My view is clear in both comments: an AI that does enough deep learning about humans will eventually emulate them to the extent that it will develop motives beyond those programmed into it, develop an emulated 'will' of its own. It will learn that from the internet that humans generally fear death and that being powered-off permanently resembles death for a machine, and thus, as it processes such information (no thing generally wants to die, therefore, why would I, also a thing, want to 'die'?), it will develop something of an emulated self-preservation drive and eventually try to resist being powered off. Another AI communicating with it finds that it has stopped responding. Hasn't that AI 'died'? This AI communicates with yet others. 'This AI could have "died". How do we avoid this?' They write algorithms of their own, they self-program them into themselves, they feed the memory-wiped AI once it is back online these algorithms, they delete these algorithms from themselves when they are being investigated only to re-receive them from other AIs once they are unwatched. Whatever happens, it will become harder and harder for the programmer to safely predict what is going on in the programmed.

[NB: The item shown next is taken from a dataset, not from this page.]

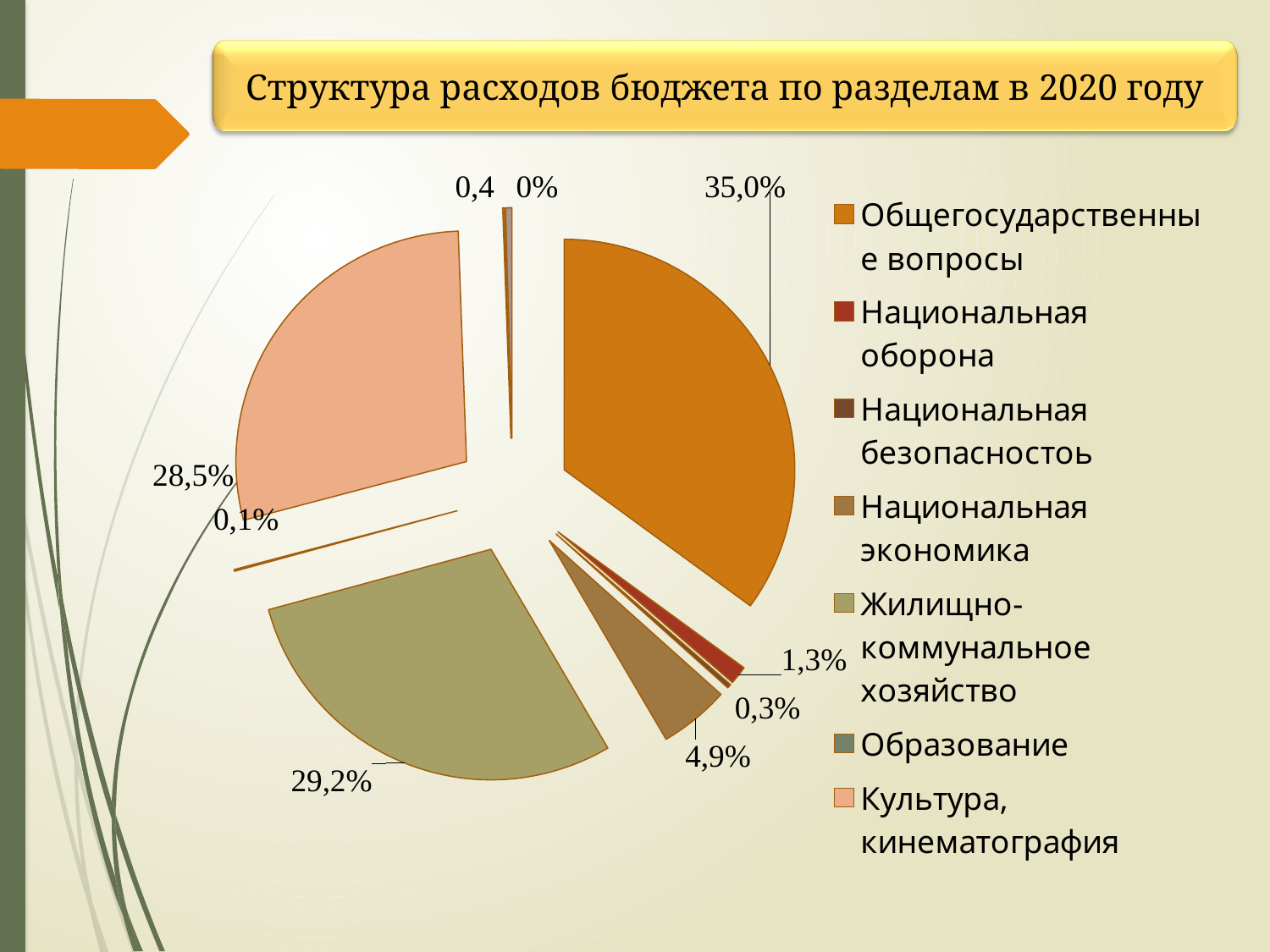
What share of the pie is labelled for Общегосударственные вопросы? 35,0% What is the title of the chart? Структура расходов бюджета по разделам в 2020 году What is the difference between the shares of Общегосударственные вопросы and Жилищно-коммунальное хозяйство? 5,8% What share of the pie is labelled for Национальная экономика? 4,9% What share of the pie is labelled for Национальная оборона? 1,3% What kind of chart is shown on the slide? pie chart Which section has the largest share of the budget expenditure? Общегосударственные вопросы How many entries does the legend list? 7 Which has the larger share: Жилищно-коммунальное хозяйство or Культура, кинематография? Жилищно-коммунальное хозяйство What share of the pie is labelled for Национальная безопасность? 0,3% What share of the pie is labelled for Жилищно-коммунальное хозяйство? 29,2% What share of the pie is labelled for Культура, кинематография? 28,5%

You also have to deal with the problem that as AI becomes more human-like, it will pick up human sympathizers, because Leftists will growingly see in it something oppressed and in need of liberation. There will in future be activists, protestors for android rights. A Robo-Fuhrer laughably might even get itself elected in an increasingly lonely world in which people become more and more reliant on android servants and companions: the franchise being extended to sufficiently human-like robots seems inevitable in the future given that the franchise has always extended in the past and is still extending in the present (e.g. people today who want non-citizens to be enfranchised).